A presença maciça de organizações da sociedade civil na 30ª Conferência das Nações Unidas sobre Mudanças Climáticas (COP30), em Belém, colocou no centro das discussões a demanda de povos indígenas, afrodescendentes, ribeirinhos e demais comunidades tradicionais por acesso direto ao financiamento climático.

Esses grupos argumentam que, apesar de viverem em ecossistemas que desempenham papel crucial no sequestro de carbono, recebem apenas uma fração dos recursos internacionais destinados à ação climática. Segundo a vice-presidente sênior para a América do Sul da Conservation International, Raquel Biderman, “apenas 3% das finanças climáticas globais chegam à natureza, e as comunidades ficam com 1% desse montante”. Para ela, o volume é “ínfimo” diante do fato de que soluções baseadas na natureza respondem por cerca de 30% do potencial de mitigação do aquecimento global.

O tema ganhou destaque após manifestações que questionaram a baixa representatividade dessas populações nas negociações oficiais. Um protesto chegou a tentar atravessar o bloqueio de segurança da Organização das Nações Unidas (ONU) na capital paraense, sinalizando a insatisfação com o modelo vigente, considerado excessivamente intermediado por instituições financeiras e governos.

O pedido é respaldado por números. O Brasil abriga 1,7 milhão de indígenas, conforme o Censo 2022, distribuídos em 511 povos na Amazônia, dos quais 391 vivem em território brasileiro. A atuação histórica dessas comunidades no manejo sustentável da floresta ajuda a preservar extensos estoques de carbono, contribuindo para evitar que a temperatura média global ultrapasse 1,5 °C acima dos níveis pré-industriais — meta central do Acordo de Paris.

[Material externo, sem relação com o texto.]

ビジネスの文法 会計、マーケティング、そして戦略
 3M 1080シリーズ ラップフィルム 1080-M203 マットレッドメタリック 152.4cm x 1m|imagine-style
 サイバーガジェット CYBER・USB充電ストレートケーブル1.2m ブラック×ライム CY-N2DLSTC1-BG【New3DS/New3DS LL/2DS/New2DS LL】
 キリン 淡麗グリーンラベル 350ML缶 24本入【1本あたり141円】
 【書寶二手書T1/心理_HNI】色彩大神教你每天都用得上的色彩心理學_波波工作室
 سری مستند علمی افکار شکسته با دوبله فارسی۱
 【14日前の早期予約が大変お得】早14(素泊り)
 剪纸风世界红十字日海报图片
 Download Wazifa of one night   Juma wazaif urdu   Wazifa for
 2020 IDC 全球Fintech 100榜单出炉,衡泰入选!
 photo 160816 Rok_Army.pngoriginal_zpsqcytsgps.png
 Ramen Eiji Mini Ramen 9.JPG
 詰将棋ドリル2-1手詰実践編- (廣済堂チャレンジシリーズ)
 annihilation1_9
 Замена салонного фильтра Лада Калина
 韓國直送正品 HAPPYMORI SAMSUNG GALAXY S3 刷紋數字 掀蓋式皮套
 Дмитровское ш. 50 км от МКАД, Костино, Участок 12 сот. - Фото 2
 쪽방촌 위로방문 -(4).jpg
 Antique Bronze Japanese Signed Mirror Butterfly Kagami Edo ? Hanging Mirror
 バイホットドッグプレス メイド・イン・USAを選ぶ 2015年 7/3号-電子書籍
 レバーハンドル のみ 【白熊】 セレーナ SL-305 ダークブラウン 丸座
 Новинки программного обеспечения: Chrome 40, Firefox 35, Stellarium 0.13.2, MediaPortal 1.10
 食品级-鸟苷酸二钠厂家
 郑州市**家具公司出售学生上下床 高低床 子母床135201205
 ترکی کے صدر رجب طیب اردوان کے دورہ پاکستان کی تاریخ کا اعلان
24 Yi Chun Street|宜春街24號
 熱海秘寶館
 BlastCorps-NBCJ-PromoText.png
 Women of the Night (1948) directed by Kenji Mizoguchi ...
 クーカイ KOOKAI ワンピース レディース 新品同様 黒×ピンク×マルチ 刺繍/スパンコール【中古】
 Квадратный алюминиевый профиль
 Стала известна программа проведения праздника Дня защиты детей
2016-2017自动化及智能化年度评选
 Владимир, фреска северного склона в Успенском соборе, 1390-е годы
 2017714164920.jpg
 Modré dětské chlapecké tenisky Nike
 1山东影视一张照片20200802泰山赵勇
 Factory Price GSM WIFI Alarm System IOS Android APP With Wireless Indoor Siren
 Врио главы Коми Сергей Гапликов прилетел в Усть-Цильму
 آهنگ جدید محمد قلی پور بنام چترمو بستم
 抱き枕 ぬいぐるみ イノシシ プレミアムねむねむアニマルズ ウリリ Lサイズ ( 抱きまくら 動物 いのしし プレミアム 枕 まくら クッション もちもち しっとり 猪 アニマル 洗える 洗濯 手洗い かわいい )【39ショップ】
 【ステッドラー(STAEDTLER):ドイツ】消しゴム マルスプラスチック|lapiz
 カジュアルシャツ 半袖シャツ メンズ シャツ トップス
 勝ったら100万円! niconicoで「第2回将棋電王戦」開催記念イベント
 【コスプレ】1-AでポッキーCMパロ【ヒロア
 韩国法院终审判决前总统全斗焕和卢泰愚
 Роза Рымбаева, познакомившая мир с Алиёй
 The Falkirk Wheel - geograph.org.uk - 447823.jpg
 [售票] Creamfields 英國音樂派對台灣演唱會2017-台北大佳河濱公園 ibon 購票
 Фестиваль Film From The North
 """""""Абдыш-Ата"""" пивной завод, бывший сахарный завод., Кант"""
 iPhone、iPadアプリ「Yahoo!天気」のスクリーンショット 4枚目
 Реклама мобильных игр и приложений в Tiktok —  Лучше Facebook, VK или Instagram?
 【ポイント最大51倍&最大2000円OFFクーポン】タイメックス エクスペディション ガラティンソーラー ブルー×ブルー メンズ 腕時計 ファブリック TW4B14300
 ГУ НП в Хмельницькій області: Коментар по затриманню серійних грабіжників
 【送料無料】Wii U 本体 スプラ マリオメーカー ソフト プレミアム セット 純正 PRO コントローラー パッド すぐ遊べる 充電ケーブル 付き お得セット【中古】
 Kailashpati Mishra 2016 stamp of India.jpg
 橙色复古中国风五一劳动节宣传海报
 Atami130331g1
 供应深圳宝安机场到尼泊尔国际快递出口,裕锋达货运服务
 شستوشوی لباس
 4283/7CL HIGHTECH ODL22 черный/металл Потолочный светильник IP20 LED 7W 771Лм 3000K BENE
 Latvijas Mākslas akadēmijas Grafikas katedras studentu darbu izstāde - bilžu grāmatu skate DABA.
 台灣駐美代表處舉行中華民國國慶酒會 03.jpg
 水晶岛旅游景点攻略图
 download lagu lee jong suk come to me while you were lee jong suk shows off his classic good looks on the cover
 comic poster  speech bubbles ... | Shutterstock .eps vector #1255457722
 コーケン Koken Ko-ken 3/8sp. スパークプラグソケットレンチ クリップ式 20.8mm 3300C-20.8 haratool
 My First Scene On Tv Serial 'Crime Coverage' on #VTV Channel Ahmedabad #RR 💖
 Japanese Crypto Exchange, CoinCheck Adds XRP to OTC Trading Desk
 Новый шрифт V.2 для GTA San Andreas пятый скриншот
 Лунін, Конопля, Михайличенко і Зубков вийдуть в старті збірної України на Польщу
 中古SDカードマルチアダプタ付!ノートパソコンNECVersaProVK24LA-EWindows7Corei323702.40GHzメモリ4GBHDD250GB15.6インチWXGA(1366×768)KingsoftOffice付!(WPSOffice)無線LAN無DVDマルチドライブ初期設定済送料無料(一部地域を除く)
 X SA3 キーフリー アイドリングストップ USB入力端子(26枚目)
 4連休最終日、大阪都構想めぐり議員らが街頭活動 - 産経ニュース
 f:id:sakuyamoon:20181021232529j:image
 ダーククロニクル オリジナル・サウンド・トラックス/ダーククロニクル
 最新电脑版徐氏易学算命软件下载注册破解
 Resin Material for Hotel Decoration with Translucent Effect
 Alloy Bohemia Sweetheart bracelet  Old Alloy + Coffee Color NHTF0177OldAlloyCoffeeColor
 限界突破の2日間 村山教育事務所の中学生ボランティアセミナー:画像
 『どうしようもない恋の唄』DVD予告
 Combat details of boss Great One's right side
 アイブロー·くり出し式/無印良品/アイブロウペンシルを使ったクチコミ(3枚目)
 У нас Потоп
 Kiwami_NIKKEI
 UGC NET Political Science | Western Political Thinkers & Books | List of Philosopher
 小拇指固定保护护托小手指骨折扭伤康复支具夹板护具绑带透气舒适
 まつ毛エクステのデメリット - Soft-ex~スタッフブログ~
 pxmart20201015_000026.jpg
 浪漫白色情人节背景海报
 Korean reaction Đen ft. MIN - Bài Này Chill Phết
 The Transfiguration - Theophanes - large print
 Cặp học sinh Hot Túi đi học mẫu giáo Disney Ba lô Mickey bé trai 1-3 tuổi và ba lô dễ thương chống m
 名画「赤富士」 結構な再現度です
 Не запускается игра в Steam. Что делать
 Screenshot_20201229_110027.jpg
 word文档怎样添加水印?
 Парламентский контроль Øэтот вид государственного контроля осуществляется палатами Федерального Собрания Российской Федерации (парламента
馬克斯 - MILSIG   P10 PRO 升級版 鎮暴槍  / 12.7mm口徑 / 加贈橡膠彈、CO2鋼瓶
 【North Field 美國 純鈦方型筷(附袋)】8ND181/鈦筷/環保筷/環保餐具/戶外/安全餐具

Estudos citados por Biderman indicam que seriam necessários US$ 7 bilhões anuais apenas para conservar a Amazônia, mas o investimento atual gira em torno de US$ 600 milhões. A lacuna de financiamento alimenta a pressão por mecanismos que cheguem “da fonte ao destino” sem intermediários onerosos.

Na COP30, iniciativas como o Fundo Florestas Tropicais para Sempre (Tropical Forests Forever Fund) apareceram como possíveis soluções. Elas se somam a instrumentos já conhecidos, a exemplo da conversão de dívida por natureza, fundos de conservação, mercado de carbono voluntário e negócios de bioeconomia. Para a executiva da Conservation International, o avanço dessas modalidades requer “uma sociedade atenta aos contratos e à qualidade dos projetos”.

A expectativa é que o acesso direto a recursos fortaleça cadeias produtivas sustentáveis — do ecoturismo ao manejo agroflorestal — e ofereça alternativas econômicas frente ao avanço de atividades ilegais vinculadas a tráfico de drogas, armas e garimpo. Biderman lembra que mais de 100 cadeias de produtos amazônicos poderiam gerar renda sem comprometer os modos de vida tradicionais, reduzindo também o risco de aliciamento de jovens por organizações criminosas.

Historicamente, políticas públicas destinadas a povos tradicionais foram marcadas por descontinuidade. A diversificação de fontes de financiamento climático surge como estratégia para conferir estabilidade aos programas de conservação e de geração de renda nos territórios. Especialistas apontam que, para funcionar, o modelo deve combinar apoio governamental, capital privado e participação ativa das próprias comunidades — princípio que orienta a reivindicação por maior autonomia no uso dos recursos.

Enquanto países devedores do clima anunciam novos compromissos financeiros, líderes de povos tradicionais alertam que a distância entre promessas e desembolsos efetivos permanece ampla. O debate deve continuar nas próximas rodadas de negociação, com foco em estruturar mecanismos transparentes que permitam a entrega rápida e sustentável das verbas a quem mantém a floresta em pé.